Annie-Claude estime ceci dit que, pour les Québécois, le GRP est vraiment une excellente alternative au « Sommet mondial du trail » de Chamonix. « Parce que c’est plus convivial, plus accessible (pas besoin de se qualifier ou de passer par une loterie) et que c’est aussi très beau, argumente-t-elle. Je pense aussi que les sentiers des Pyrénées sont plus techniques que dans les Alpes et les Québécois aiment les sentiers plus techniques. »
Le calvaire de Jean-Pierre Gagnon
Distances+ a également pris des nouvelles de Jean-Pierre Gagnon, le seul coureur québécois engagé sur l’épreuve de 220 km et 13 000 m de dénivelé. Le mécanicien a malheureusement été contraint à l’abandon après 144 km.

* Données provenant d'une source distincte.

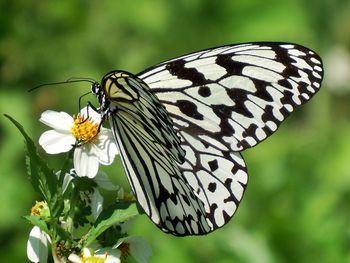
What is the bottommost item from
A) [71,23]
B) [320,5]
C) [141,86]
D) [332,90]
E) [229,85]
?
[332,90]

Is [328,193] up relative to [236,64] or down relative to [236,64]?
down

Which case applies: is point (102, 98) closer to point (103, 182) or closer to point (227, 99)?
point (103, 182)

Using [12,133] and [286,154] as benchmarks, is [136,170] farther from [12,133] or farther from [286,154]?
[286,154]

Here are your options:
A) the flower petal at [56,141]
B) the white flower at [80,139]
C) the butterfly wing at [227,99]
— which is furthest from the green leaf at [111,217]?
the butterfly wing at [227,99]

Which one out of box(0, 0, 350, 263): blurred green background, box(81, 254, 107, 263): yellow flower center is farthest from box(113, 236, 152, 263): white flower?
box(0, 0, 350, 263): blurred green background

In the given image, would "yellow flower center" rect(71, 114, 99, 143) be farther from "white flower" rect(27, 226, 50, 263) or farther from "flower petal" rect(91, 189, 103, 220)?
"white flower" rect(27, 226, 50, 263)

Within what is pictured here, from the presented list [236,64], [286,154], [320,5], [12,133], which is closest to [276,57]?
[236,64]

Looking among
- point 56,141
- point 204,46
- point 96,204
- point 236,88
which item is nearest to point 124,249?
point 96,204
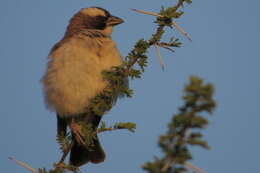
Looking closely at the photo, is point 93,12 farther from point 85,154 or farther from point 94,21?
point 85,154

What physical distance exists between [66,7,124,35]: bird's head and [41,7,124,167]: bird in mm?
201

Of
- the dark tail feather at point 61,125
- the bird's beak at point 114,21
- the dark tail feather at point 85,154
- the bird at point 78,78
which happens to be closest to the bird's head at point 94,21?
the bird's beak at point 114,21

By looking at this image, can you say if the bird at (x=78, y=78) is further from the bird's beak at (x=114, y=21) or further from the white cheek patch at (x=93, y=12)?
the white cheek patch at (x=93, y=12)

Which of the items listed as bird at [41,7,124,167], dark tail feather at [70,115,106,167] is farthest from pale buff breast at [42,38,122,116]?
dark tail feather at [70,115,106,167]

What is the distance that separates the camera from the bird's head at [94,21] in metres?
6.17

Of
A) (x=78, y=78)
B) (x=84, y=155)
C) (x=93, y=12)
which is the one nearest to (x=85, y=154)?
(x=84, y=155)

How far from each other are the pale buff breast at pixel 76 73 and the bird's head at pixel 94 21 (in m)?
0.69

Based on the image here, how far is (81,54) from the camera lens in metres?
5.14

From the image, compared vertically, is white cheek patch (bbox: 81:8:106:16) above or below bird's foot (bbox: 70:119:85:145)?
above

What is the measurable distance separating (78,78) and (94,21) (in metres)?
1.57

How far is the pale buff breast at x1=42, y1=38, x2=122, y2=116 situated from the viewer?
16.5 ft

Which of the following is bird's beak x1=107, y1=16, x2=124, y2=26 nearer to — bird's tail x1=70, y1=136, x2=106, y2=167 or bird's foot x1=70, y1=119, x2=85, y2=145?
bird's foot x1=70, y1=119, x2=85, y2=145

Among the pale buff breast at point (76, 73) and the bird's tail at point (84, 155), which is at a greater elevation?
the pale buff breast at point (76, 73)

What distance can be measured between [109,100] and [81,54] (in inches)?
48.1
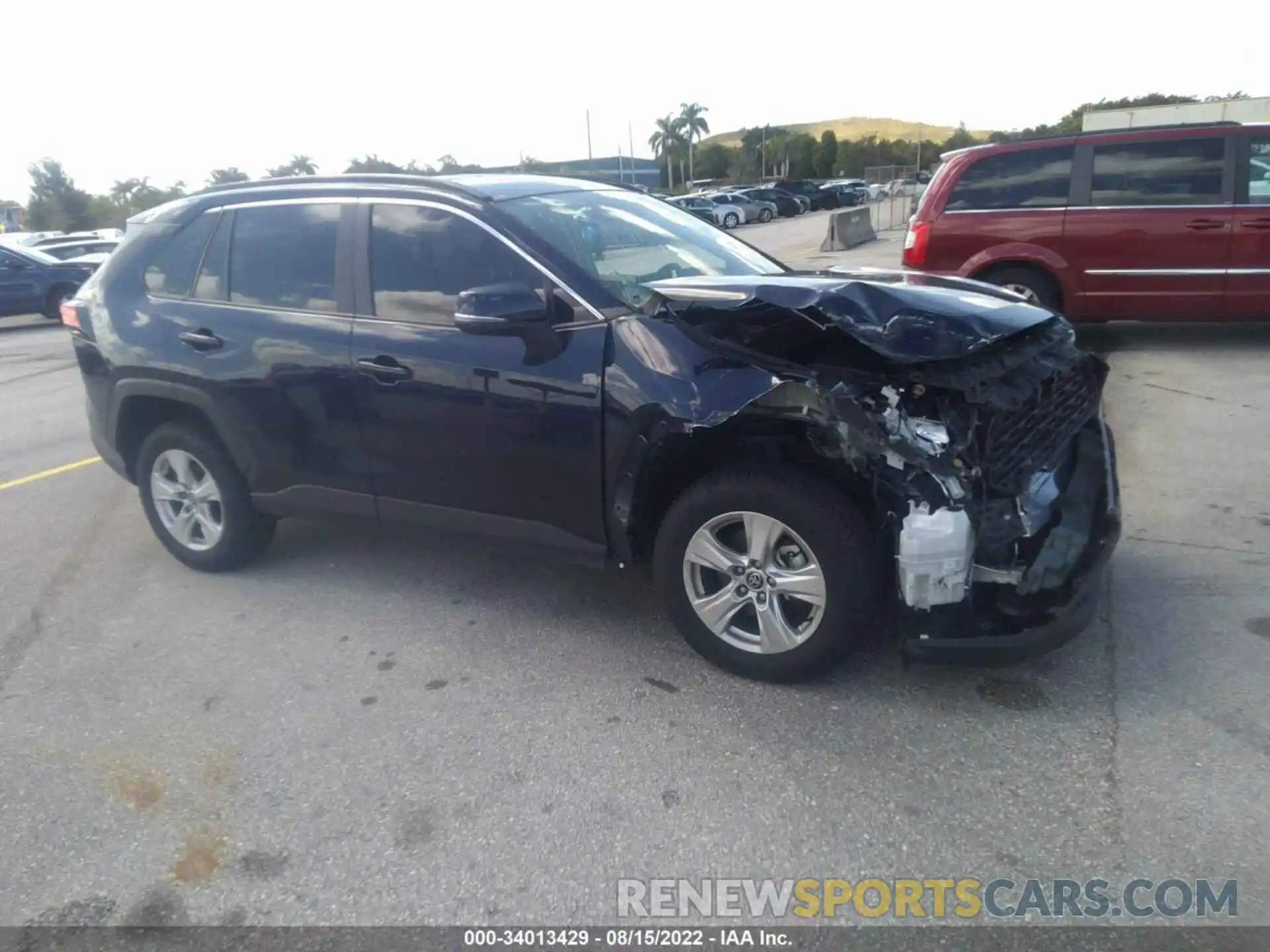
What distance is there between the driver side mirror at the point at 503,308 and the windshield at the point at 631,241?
30cm

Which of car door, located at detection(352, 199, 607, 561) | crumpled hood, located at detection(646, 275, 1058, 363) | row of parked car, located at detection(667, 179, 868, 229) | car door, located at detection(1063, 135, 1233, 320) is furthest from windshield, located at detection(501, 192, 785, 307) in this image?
row of parked car, located at detection(667, 179, 868, 229)

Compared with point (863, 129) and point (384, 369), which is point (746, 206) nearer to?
point (384, 369)

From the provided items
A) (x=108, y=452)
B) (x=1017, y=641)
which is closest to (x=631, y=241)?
(x=1017, y=641)

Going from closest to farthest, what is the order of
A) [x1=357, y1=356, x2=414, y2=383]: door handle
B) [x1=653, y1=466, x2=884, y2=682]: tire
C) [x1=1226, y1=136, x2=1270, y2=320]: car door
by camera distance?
[x1=653, y1=466, x2=884, y2=682]: tire → [x1=357, y1=356, x2=414, y2=383]: door handle → [x1=1226, y1=136, x2=1270, y2=320]: car door

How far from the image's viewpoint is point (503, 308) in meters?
3.71

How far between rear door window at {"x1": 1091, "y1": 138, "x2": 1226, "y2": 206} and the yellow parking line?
329 inches

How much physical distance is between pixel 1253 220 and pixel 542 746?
8009 millimetres

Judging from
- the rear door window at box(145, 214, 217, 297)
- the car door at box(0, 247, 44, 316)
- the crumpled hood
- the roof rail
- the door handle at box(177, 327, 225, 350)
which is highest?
the roof rail

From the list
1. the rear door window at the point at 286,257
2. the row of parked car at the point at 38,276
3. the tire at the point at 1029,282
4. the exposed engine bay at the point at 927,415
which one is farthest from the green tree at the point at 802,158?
the exposed engine bay at the point at 927,415

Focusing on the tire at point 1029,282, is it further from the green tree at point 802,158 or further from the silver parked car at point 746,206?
the green tree at point 802,158

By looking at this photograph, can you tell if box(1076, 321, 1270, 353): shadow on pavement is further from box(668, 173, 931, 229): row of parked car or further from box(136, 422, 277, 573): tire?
box(668, 173, 931, 229): row of parked car

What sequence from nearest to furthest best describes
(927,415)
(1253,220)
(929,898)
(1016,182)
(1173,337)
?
1. (929,898)
2. (927,415)
3. (1253,220)
4. (1016,182)
5. (1173,337)

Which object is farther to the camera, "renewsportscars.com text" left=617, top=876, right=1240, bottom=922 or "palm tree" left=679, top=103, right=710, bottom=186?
"palm tree" left=679, top=103, right=710, bottom=186

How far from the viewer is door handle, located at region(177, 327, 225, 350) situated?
4645mm
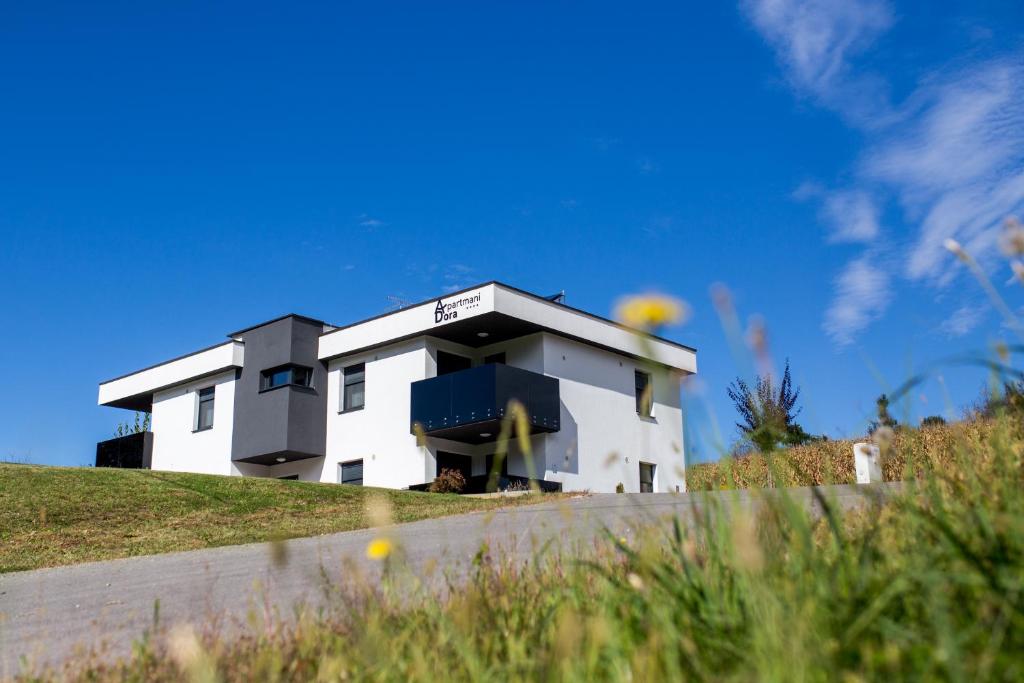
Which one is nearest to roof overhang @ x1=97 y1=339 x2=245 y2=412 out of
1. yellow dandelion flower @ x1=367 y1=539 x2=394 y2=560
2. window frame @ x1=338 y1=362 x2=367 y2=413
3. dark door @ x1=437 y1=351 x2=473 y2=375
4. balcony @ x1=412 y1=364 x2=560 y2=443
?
window frame @ x1=338 y1=362 x2=367 y2=413

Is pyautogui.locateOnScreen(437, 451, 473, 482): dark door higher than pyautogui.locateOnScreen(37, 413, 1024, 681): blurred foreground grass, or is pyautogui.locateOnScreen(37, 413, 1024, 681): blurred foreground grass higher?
pyautogui.locateOnScreen(437, 451, 473, 482): dark door

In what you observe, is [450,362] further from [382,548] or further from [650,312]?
[650,312]

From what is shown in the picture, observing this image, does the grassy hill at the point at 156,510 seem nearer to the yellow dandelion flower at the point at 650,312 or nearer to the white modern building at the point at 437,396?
the white modern building at the point at 437,396

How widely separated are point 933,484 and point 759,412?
2.37 feet

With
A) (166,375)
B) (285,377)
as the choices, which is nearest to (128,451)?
(166,375)

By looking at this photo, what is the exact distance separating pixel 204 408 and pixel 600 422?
12.6m

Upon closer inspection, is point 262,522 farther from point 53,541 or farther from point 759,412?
point 759,412

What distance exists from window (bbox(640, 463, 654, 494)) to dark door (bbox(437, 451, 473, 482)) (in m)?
4.91

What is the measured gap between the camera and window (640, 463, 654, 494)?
26812 millimetres

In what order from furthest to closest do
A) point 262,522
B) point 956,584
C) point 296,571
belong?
point 262,522 → point 296,571 → point 956,584

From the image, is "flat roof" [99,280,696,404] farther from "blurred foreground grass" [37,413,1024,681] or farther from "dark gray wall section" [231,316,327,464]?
"blurred foreground grass" [37,413,1024,681]

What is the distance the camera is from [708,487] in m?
3.40

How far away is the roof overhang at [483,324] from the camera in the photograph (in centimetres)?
2343

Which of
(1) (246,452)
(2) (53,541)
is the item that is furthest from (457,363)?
(2) (53,541)
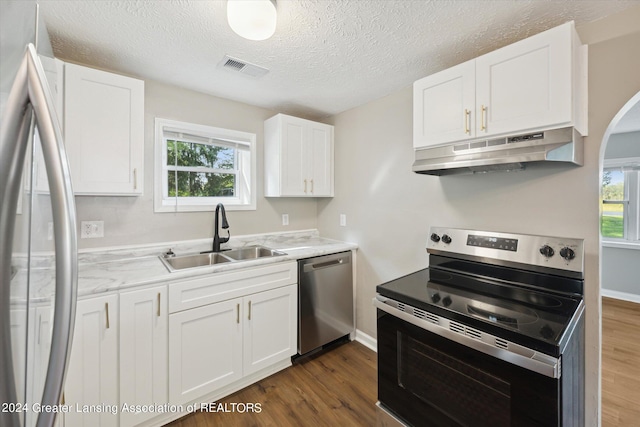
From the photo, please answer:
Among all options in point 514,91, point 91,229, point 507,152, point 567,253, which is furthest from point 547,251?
point 91,229

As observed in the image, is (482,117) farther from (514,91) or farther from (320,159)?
(320,159)

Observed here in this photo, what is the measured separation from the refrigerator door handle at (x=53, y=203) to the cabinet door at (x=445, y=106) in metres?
1.72

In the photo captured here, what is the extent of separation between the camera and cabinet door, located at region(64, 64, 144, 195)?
5.32 feet

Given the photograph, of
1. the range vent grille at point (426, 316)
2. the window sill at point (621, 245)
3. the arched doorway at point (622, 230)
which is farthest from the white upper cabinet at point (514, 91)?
the window sill at point (621, 245)

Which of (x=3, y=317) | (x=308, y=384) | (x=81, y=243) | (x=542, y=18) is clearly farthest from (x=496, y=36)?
(x=81, y=243)

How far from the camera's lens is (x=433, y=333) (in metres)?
1.25

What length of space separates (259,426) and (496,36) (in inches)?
106

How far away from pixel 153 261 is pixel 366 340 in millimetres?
1955

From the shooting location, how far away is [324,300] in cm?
240

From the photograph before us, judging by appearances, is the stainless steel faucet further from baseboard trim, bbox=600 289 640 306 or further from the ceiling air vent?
baseboard trim, bbox=600 289 640 306

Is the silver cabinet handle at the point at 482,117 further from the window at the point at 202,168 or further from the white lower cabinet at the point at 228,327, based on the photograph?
the window at the point at 202,168

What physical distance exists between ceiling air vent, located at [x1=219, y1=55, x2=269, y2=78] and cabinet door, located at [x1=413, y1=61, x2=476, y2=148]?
3.59 feet

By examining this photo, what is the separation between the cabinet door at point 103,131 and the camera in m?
1.62

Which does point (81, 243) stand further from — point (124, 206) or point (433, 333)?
point (433, 333)
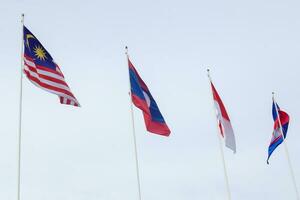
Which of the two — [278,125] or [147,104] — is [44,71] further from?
[278,125]

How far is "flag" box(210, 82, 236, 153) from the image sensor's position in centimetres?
2627

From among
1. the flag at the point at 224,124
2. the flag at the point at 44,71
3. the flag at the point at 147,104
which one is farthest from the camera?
the flag at the point at 224,124

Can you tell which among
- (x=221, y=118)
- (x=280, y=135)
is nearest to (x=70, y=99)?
(x=221, y=118)

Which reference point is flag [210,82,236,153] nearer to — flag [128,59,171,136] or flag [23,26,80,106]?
flag [128,59,171,136]

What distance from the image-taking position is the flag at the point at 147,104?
2292 cm

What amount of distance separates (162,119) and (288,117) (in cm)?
1139

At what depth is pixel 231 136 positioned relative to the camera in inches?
1048

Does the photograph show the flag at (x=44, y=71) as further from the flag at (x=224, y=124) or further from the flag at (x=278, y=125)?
the flag at (x=278, y=125)

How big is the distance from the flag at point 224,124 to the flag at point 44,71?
9.52 metres

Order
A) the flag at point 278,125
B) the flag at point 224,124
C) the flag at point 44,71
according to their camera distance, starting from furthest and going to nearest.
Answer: the flag at point 278,125, the flag at point 224,124, the flag at point 44,71

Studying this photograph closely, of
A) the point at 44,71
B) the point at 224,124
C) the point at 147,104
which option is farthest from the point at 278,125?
the point at 44,71

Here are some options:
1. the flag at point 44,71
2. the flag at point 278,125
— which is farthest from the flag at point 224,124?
the flag at point 44,71

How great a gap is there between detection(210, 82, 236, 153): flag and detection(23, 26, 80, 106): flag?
9.52 meters

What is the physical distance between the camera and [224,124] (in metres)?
26.5
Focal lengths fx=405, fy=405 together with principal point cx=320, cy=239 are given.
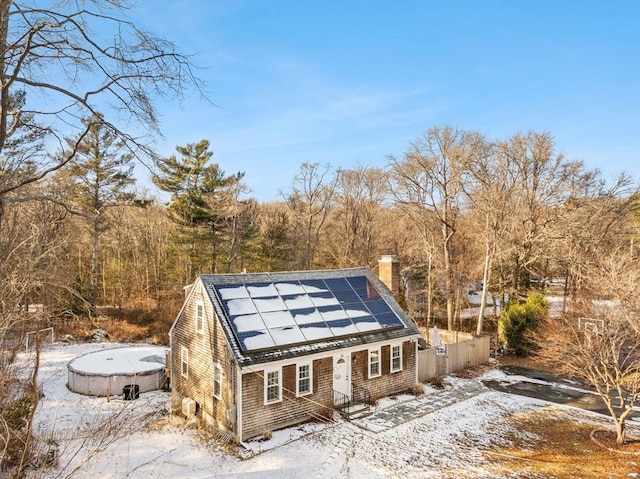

« Ç’a été difficile, les montées sont juste pas possibles, a-t-il constaté. J’ai même eu peur pour ma sécurité à un moment donné. Quand j’étais au sommet des montagnes, seul, et qu’il n’y avait pas de bénévoles, j’avais de la difficulté à respirer. C’est peut-être de la panique, je ne sais pas trop, mais ce n’était pas agréable du tout », confie-t-il, illustrant la rudesse d’une épreuve d’ultra-endurance en haute montagne. « Ça m’attriste vraiment beaucoup, mais je ne pouvais donner plus, ni mentalement ni physiquement. Du D+, c’est plus dur que des kilomètres. »
Dans la foulée de son abandon, il pensait ne plus jamais refaire de course de trail, mais il semblait avoir changé d’idée dès le lendemain. « Je vais reprendre, mais plus sagement, et faire quelques 50-80 km pour être à l’aise avec ces distances avant d’augmenter, dit-il. Je veux modifier mes entraînements aussi. J’en ai manqué définitivement dans les montées. »
Jean-Pierre envisage déjà d’être au départ du 80 km de Bromont Ultra. « Si je suis rétabli, parce que j’ai des bobos à guérir », précise-t-il.
Son ami de Chamonix, Éric, rencontré à la TransMartinique l’année dernière et avec qui il courait l’Ultra Tour, est lui parvenu à se rendre au bout. « Apparemment, la fin du parcours était assez difficile merci », a souligné Jean-Pierre, comme pour ne pas regretter sa décision de couper court au calvaire qu’il venait de vivre.
Ravis d’avoir accueilli des Québécois, les organisateurs du GRP espèrent bien qu’ils seront encore plus nombreux à venir découvrir « ce superbe coin des Hautes-Pyrénées, ainsi que sa culture et sa gastronomie l’année prochaine ».